Travail demandé: Recopiez l'extrait sur l'appétit entre "Mais c'est le" et "l'appétit inférieur (1).", bornes comprises, en substituant "dirige" à "meut".

Extrait étudié:

-------

Objections: 1.. Il semble que l'appétit sensitif et l'appétit intelligentiel ne soient pas des puissances diverses. Car les différences accidentelles ne diversifient pas les puissances, comme nous l'avons dit (quest. lxxvii, art. 3, et quest. lxxix, art. 7). Or, c'est accidentellement si l'objet de l'appétit est perçu par les sens ou par l'intelligence. Donc l'appétit sensitif et l'appétit intelligentiel ne sont pas des puissances diverses.

2.. La connaissance intellectuelle a pour objet les choses universelles, et elle se distingue par là de la connaissance sensitive qui a pour objet les choses particulières. Or, cette distinction n'est pas applicable à la partie appétitive. Car l'appétit étant un mouvement de l'âme vers les choses particulières, tout appétit semble avoir pour fin un objet individuel. On ne doit donc pas distinguer l'appétit intelligentiel de l'appétit sensitif.

3.. Comme la puissance appétitive est subordonnée à la faculté cognitive, parce qu'elle lui est inférieure, il en est de même de la puissance motrice. Or, la puissance motrice, qui est une conséquence de l'intelligence dans l'homme, n'est pas autre que dans les animaux où elle est une conséquence des sens. Donc, pour la même raison, il n'y a qu'une faculté appétitive.


Mais c'est le contraire. Aristote (De anima, lib. m, text. 57) distingue deux sortes d'appétits, et il dit que l'appétit supérieur meut l'appétit inférieur (1).

(1) Le texte d'Aristote est très-obscur ; il est loin d avoir la précision que lui prête ici saint Thomas.

CONCLUSION. — Ce que l'intellect perçoit étant d'un autre genre que ce qui est perçu par les sens, il est nécessaire que l'appétit intelligentiel et l'appétit sensitif appartiennent à des puissances diverses.

-------

Données:
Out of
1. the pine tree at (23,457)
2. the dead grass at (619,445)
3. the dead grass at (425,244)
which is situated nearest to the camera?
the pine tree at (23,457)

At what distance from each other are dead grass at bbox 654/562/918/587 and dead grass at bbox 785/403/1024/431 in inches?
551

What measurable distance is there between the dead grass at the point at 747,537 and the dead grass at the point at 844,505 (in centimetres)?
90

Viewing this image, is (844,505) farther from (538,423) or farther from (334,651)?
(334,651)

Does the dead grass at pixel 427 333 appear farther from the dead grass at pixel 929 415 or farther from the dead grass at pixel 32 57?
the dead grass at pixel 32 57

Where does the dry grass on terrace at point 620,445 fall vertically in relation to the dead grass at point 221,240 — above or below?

-------

Corrigé:
Mais c'est le contraire. Aristote (De anima, lib. m, text. 57) distingue deux sortes d'appétits, et il dit que l'appétit supérieur dirige l'appétit inférieur (1).